An old acquaintance of mine wrote on my Facebook wall recently. He said, “Wut up Mika check out X’s battle”.( I intentionally left out the battle rapper’s name) There was a link following the post which took me to a YouTube video of a battle rap contest. One of the guys battling is the guy I know. He’s pretty good at it and it’s nice that he and his buddies want me to check out his battles. But so what?
The “so what?” Is what I want to talk about because there are several profound spokes that come out of it. On the YouTube video, each of the battle rappers posted the links to their websites, MySpace, Twitter, etc. So I typed in the website url of my battle rapper acquaintance. His site had almost nothing on it. What it did have were three large logos for his MySpace, Twitter and Facebook accounts.
I do appreciate that the guy understands that we live in an attention economy where having a presence in the social media-sphere is a necessity. But this guy’s problem –like so many music artists—is that his online presence lacks focus.
Unfortunately, I see this kind of thing all the time in the indie music world. So many music artists—especially hip hop artists—do a miserable job of communicating their brand online because they believe that the online space is purely about loosely formed snippets of ideas. It’s an idea encouraged by the extremely informal nature of social media, but that ironically, is inconsistent with what’s known to be effective in social media. This strain of thought, I think, leads to two habits of mind which devastate one’s ability to create a profitable musical brand in the 21st century attention economy.

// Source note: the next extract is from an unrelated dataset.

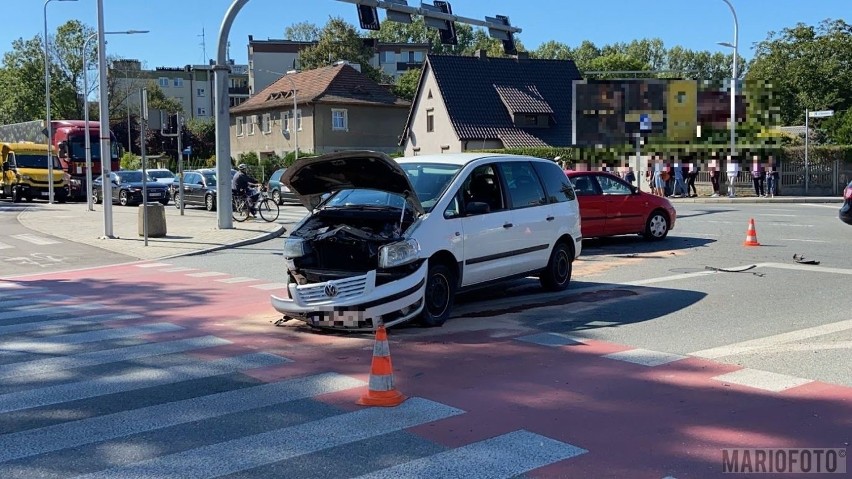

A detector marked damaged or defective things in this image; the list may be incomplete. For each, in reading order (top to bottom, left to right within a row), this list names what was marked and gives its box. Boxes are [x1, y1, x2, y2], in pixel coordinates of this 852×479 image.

damaged front bumper [272, 260, 430, 332]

The first is the notion that attention in and of itself means anything significant. There’s many music artists who post links on other blogs or in their tweets that direct people to their websites or MySpace page for the sole purpose of getting attention and little else. You know what I’m talking about. They’ll tweet stuff like “Check out my new track…”. Then you go to their site or their YouTube video, listen to the track and then…nothing. No call to action or interesting information that would make you stick around or come back. The intention is often to just get your attentions because after all, that seems to be what everyone else is doing.
Attention in and of itself carries no value. Attention can be valuable if it’s converted into something that generates some type of profit in the real world, like selling ads or getting real live bodies to shows. But attention by itself carries no value. Just because I know who you are doesn’t mean that anything is going to happen. Unless you plan it so that something does happen.

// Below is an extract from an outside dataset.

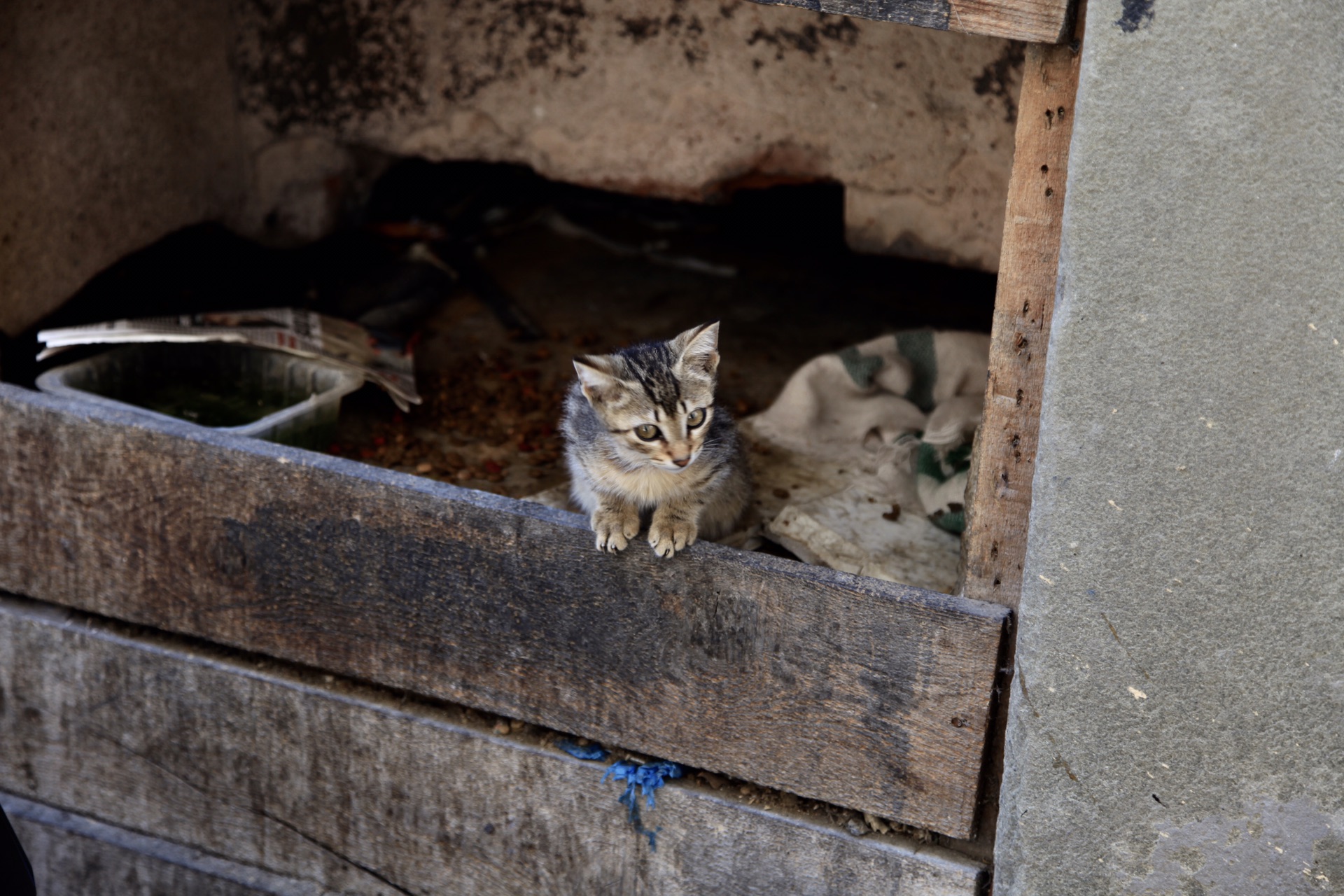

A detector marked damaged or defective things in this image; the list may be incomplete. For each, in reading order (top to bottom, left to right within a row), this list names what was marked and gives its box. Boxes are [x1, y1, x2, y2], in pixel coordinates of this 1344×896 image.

cracked plaster wall [994, 4, 1344, 892]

Attention, like an uncut diamond is a precious commodity, but it needs to be refined to produce real world profit.
The second curse of the online sound-byte mentality is the grotesque distortion of clear thinking. Remember this little formula.

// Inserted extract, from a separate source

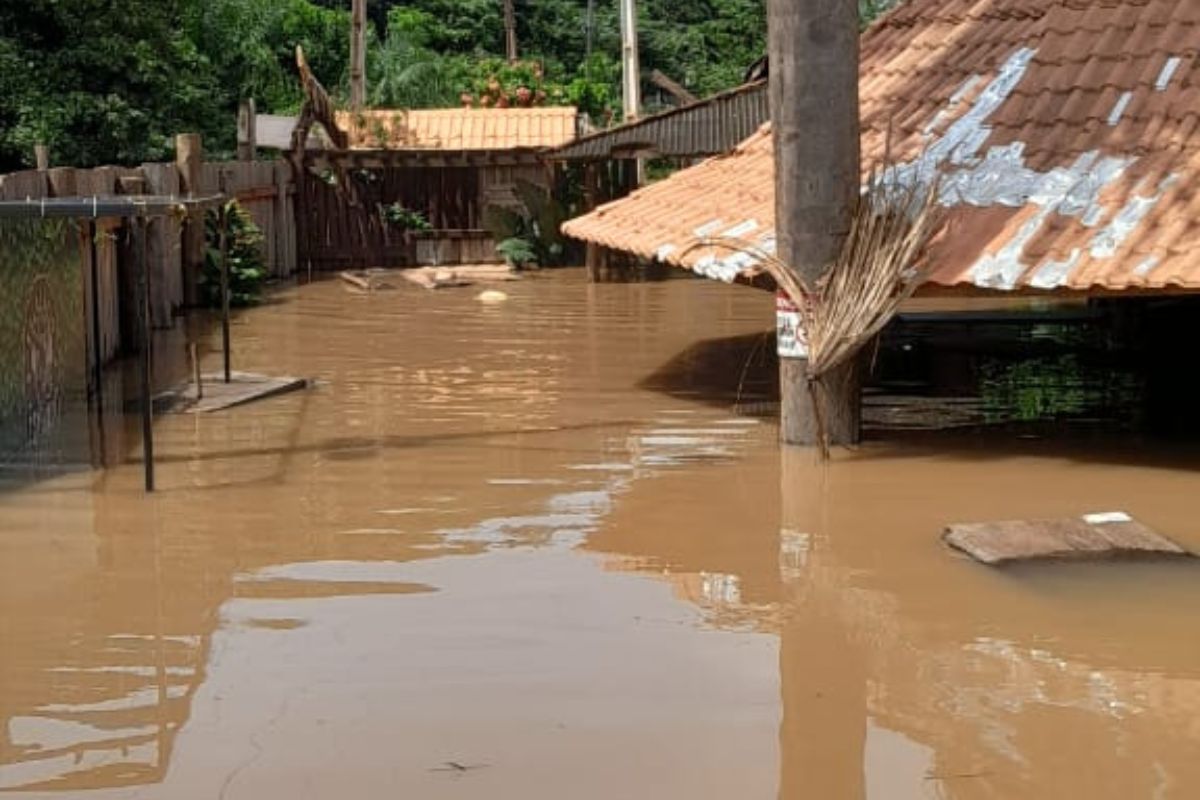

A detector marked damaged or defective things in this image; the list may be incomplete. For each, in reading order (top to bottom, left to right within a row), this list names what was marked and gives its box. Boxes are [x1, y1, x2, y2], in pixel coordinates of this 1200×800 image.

rusty corrugated roof [332, 106, 576, 150]
rusty corrugated roof [548, 82, 768, 162]
rusty corrugated roof [564, 0, 1200, 294]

Poor sentence structure = Unclear Thinking = Low Perceived Value = Low Trust
Now, I’m not talking about something as benign as typing “C u there soon” instead of “See you there soon”. Both communicate the idea clearly. I’m talking about the laxness in online communication that leads to half-formed ideas and incoherent thoughts. I’m talking about the absence of understanding of how verbs, nouns and adjectives fit together. Or of proper etiquette when writing to an audience.
After bad design, bad writing is the biggest scourge on online personal brands. It’s crucial to recognize that if somebody can’t see you in front of them, the next thing they’re going to judge you by is the quality of the ideas that come across through your writing.
Twitter’s 140 character limit should force you to be a good editor. If you can’t form a clear, coherent idea in a tweet, I’m not going to think you’re any different than the next guy. And I probably won’t pay attention to you.
Why? Because I’m a human being and human beings are attracted to quality because poor quality is the status quo. You rise above the masses by generating unique, clean and coherent ideas.
If your online presence is a mess, I’m going to think you’re a mess. And in the post-record label era, where fans and producers are in direct contact with each other you have to be the arbiter of quality because the label isn’t there to do it for you. You have to really care about being someone you’d want to listen to.



December 11th, 2009 at 11:37 am
Guilty. The problem is that we are musicians and have focused our lives there without learning marketing techniques. We are all learning and I wanted to say thanks for reminding me. I know that I am horrible at it, but I need to be reminded to work at getting better. Great artical.
Mike
December 24th, 2009 at 6:16 am
Incredible piece. True on every level.
December 31st, 2009 at 5:53 pm
Much love for this blog. Gets me thinking about my fave hip hop artist Mickey Factz who’s rap performance is off da hook!